## START

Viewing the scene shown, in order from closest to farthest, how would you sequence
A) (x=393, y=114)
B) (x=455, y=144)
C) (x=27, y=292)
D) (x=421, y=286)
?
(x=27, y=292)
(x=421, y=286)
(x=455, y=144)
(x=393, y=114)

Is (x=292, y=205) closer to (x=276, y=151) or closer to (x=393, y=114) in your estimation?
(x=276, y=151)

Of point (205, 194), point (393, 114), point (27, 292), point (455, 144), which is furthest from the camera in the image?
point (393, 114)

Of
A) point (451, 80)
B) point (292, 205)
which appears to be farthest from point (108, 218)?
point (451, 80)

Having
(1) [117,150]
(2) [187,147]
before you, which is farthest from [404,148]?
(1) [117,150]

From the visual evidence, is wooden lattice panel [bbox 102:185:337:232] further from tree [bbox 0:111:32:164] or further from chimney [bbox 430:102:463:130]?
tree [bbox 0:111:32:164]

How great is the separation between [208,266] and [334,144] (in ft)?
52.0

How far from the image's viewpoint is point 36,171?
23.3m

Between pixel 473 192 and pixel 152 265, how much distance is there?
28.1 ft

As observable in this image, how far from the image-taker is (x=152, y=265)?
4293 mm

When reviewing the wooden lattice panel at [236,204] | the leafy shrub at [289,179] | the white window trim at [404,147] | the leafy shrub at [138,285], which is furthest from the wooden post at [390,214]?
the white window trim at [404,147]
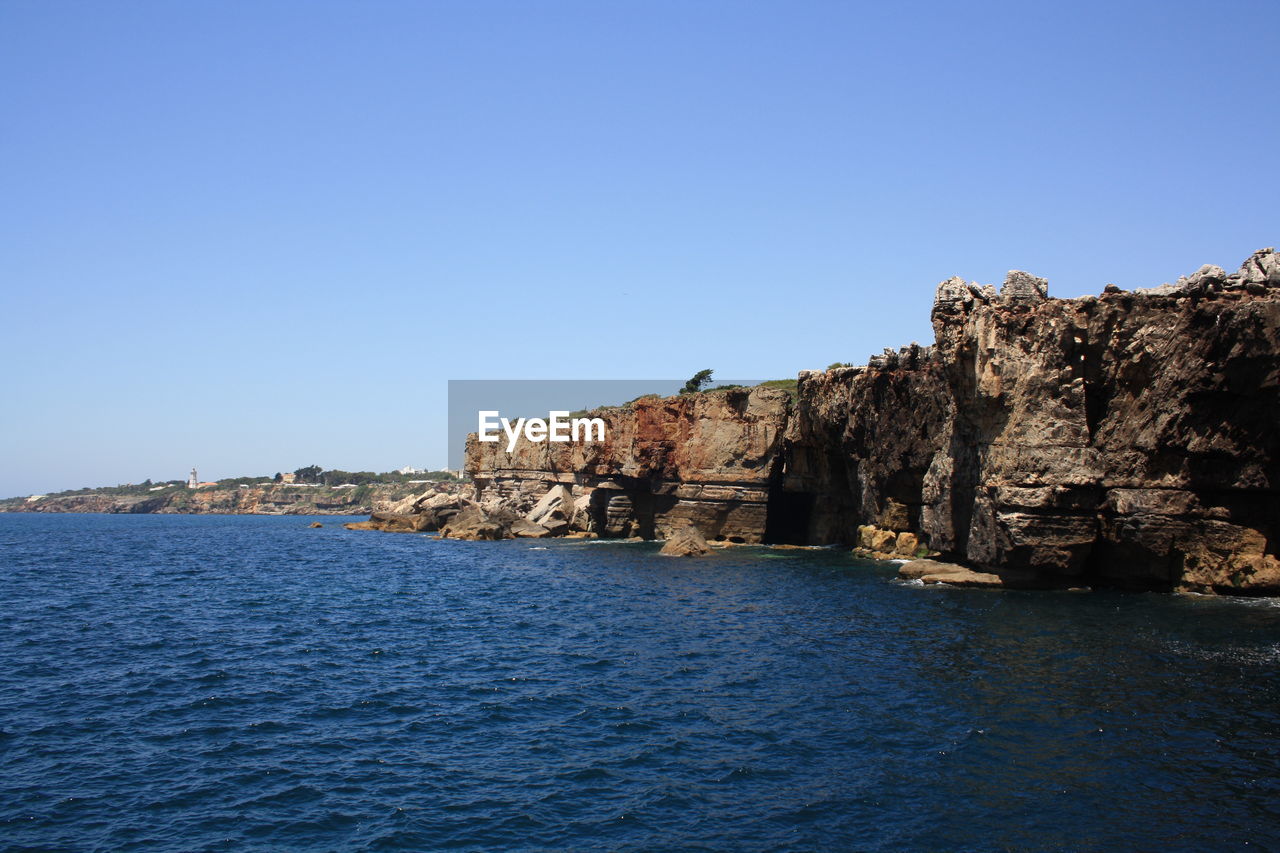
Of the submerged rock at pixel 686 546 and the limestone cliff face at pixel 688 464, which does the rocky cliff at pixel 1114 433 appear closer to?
the submerged rock at pixel 686 546

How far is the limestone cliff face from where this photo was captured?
74312mm

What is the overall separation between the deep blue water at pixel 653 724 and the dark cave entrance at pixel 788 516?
36308mm

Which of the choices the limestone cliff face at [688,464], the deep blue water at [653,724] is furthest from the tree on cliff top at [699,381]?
the deep blue water at [653,724]

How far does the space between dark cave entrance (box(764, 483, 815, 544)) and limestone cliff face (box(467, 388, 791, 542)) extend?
16.7 ft

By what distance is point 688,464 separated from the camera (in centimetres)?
7669

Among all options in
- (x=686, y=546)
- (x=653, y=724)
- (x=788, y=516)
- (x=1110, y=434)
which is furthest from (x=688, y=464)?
(x=653, y=724)

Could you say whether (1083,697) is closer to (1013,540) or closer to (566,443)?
(1013,540)

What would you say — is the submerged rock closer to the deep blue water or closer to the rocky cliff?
the rocky cliff

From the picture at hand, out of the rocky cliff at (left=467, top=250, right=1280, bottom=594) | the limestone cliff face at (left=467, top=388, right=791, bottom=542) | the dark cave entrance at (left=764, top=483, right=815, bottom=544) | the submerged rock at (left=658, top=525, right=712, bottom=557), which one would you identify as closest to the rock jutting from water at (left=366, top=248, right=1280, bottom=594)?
the rocky cliff at (left=467, top=250, right=1280, bottom=594)

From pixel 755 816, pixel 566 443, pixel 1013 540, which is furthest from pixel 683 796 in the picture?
pixel 566 443

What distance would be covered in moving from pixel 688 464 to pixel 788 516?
12474 mm

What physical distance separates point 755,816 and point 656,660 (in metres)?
13.8

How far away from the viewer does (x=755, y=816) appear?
17078mm

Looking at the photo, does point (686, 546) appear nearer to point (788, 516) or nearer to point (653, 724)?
point (788, 516)
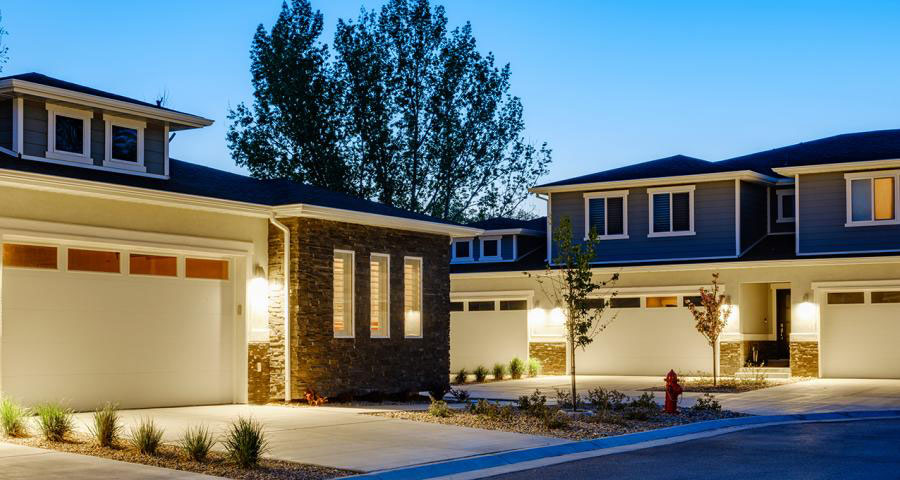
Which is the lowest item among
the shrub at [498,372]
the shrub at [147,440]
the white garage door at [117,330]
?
the shrub at [498,372]

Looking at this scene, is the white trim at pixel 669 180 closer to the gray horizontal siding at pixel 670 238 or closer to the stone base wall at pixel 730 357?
the gray horizontal siding at pixel 670 238

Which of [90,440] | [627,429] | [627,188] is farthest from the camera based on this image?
[627,188]

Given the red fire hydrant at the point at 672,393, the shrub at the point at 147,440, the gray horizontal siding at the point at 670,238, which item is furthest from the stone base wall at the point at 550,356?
the shrub at the point at 147,440

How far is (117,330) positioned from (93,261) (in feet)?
4.10

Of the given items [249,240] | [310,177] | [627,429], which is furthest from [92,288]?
[310,177]

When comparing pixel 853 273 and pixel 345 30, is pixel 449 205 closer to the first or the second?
pixel 345 30

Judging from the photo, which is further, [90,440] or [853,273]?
[853,273]

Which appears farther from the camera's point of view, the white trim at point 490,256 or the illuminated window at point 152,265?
the white trim at point 490,256

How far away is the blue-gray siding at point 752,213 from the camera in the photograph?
107 feet

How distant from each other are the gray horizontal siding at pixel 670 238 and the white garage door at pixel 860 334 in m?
3.87

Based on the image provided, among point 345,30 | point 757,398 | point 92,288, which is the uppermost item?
point 345,30

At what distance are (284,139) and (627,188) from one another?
642 inches

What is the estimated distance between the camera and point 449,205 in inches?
1800

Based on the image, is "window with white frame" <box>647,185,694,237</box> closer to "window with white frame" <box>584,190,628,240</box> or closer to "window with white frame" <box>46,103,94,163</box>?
"window with white frame" <box>584,190,628,240</box>
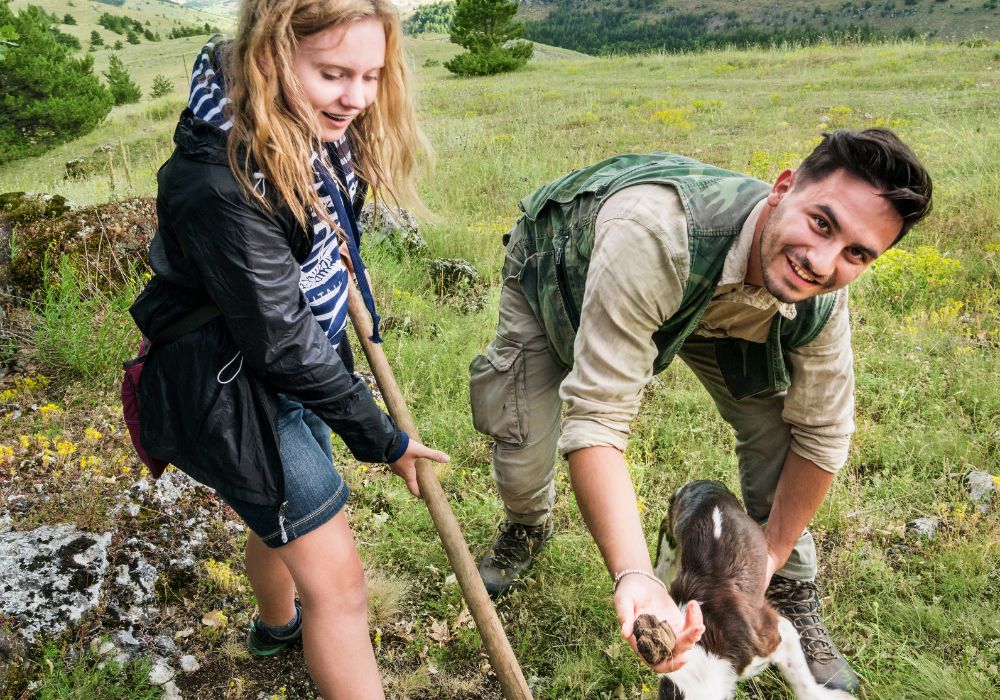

## END

Aim of the exercise: Render all of the data above as a JSON list of strings, one string per line, with blank lines omitted and the pictures left out.

Exercise response:
[
  "Viewing the scene shown, in order from closest to farthest, how would you sequence",
  "A) (x=393, y=114)",
  "B) (x=455, y=144)",
  "C) (x=27, y=292)",
  "D) (x=421, y=286)",
  "?",
  "(x=27, y=292)",
  "(x=421, y=286)",
  "(x=455, y=144)",
  "(x=393, y=114)",
  "Is (x=292, y=205) closer to (x=276, y=151) or closer to (x=393, y=114) in your estimation?",
  "(x=276, y=151)",
  "Of point (205, 194), point (393, 114), point (27, 292), point (455, 144), which is furthest from the camera in the image?",
  "point (393, 114)",
  "Of",
  "A) point (451, 80)",
  "B) point (292, 205)",
  "which appears to be farthest from point (108, 218)?",
  "point (451, 80)",
  "Having",
  "(1) [117,150]",
  "(2) [187,147]",
  "before you, which is farthest from [404,148]?",
  "(1) [117,150]",
  "From the visual evidence, is wooden lattice panel [bbox 102:185:337:232] further from tree [bbox 0:111:32:164] or further from chimney [bbox 430:102:463:130]?",
  "tree [bbox 0:111:32:164]",
  "How great is the separation between [208,266] and [334,144] (in ft)?",
  "52.0",
  "How far from the image's viewpoint is point 36,171?",
  "23.3m",
  "Between pixel 473 192 and pixel 152 265, how much distance is there?",
  "28.1 ft",
  "As observable in this image, how far from the image-taker is (x=152, y=265)?",
  "4293 mm",
  "When reviewing the wooden lattice panel at [236,204] | the leafy shrub at [289,179] | the white window trim at [404,147] | the leafy shrub at [138,285], which is furthest from the wooden post at [390,214]?",
  "the white window trim at [404,147]",
  "Of the submerged rock at pixel 686 546 and the limestone cliff face at pixel 688 464, which does the rocky cliff at pixel 1114 433 appear closer to?",
  "the submerged rock at pixel 686 546",
  "How far is the limestone cliff face from where this photo was captured?",
  "74312mm",
  "What is the overall separation between the deep blue water at pixel 653 724 and the dark cave entrance at pixel 788 516?",
  "36308mm",
  "Which of the choices the limestone cliff face at [688,464], the deep blue water at [653,724] is furthest from the tree on cliff top at [699,381]?",
  "the deep blue water at [653,724]",
  "How far does the space between dark cave entrance (box(764, 483, 815, 544)) and limestone cliff face (box(467, 388, 791, 542)) extend?",
  "16.7 ft",
  "By what distance is point 688,464 separated from the camera (in centimetres)?",
  "7669",
  "Among all options in",
  "- (x=686, y=546)",
  "- (x=653, y=724)",
  "- (x=788, y=516)",
  "- (x=1110, y=434)",
  "which is furthest from (x=688, y=464)?",
  "(x=653, y=724)",
  "Could you say whether (1083,697) is closer to (1013,540) or closer to (566,443)?",
  "(1013,540)",
  "What would you say — is the submerged rock closer to the deep blue water or closer to the rocky cliff?",
  "the rocky cliff",
  "From the picture at hand, out of the rocky cliff at (left=467, top=250, right=1280, bottom=594) | the limestone cliff face at (left=467, top=388, right=791, bottom=542) | the dark cave entrance at (left=764, top=483, right=815, bottom=544) | the submerged rock at (left=658, top=525, right=712, bottom=557), which one would you identify as closest to the rock jutting from water at (left=366, top=248, right=1280, bottom=594)?",
  "the rocky cliff at (left=467, top=250, right=1280, bottom=594)",
  "From pixel 755 816, pixel 566 443, pixel 1013 540, which is furthest from pixel 683 796 in the picture?",
  "pixel 566 443",
  "What distance would be covered in moving from pixel 688 464 to pixel 788 516?",
  "12474 mm",
  "What physical distance separates point 755,816 and point 656,660 (in metres)?",
  "13.8",
  "How far away from the viewer does (x=755, y=816) appear?",
  "17078mm",
  "Looking at the photo, does point (686, 546) appear nearer to point (788, 516) or nearer to point (653, 724)?",
  "point (788, 516)",
  "Which is the lowest item among",
  "the shrub at [498,372]",
  "the shrub at [147,440]",
  "the white garage door at [117,330]",
  "?",
  "the shrub at [498,372]",
  "Looking at this scene, is the white trim at pixel 669 180 closer to the gray horizontal siding at pixel 670 238 or closer to the stone base wall at pixel 730 357?",
  "the gray horizontal siding at pixel 670 238",
  "Which of [90,440] | [627,429] | [627,188] is farthest from the camera based on this image?",
  "[627,188]",
  "Given the red fire hydrant at the point at 672,393, the shrub at the point at 147,440, the gray horizontal siding at the point at 670,238, which item is furthest from the stone base wall at the point at 550,356?",
  "the shrub at the point at 147,440",
  "How far is (117,330) positioned from (93,261) (in feet)?",
  "4.10",
  "Of the given items [249,240] | [310,177] | [627,429], which is furthest from [92,288]?",
  "[310,177]",
  "When comparing pixel 853 273 and pixel 345 30, is pixel 449 205 closer to the first or the second?",
  "pixel 345 30",
  "Judging from the photo, which is further, [90,440] or [853,273]?",
  "[853,273]",
  "Which appears farther from the camera's point of view, the white trim at point 490,256 or the illuminated window at point 152,265?",
  "the white trim at point 490,256",
  "How far away is the blue-gray siding at point 752,213 from the camera in the photograph?",
  "107 feet",
  "How distant from each other are the gray horizontal siding at pixel 670 238 and the white garage door at pixel 860 334 in m?",
  "3.87",
  "Based on the image provided, among point 345,30 | point 757,398 | point 92,288, which is the uppermost item?",
  "point 345,30",
  "At what distance are (284,139) and (627,188) from one another?",
  "642 inches",
  "What is the estimated distance between the camera and point 449,205 in inches?",
  "1800",
  "Based on the image, is \"window with white frame\" <box>647,185,694,237</box> closer to \"window with white frame\" <box>584,190,628,240</box> or closer to \"window with white frame\" <box>46,103,94,163</box>?",
  "\"window with white frame\" <box>584,190,628,240</box>"
]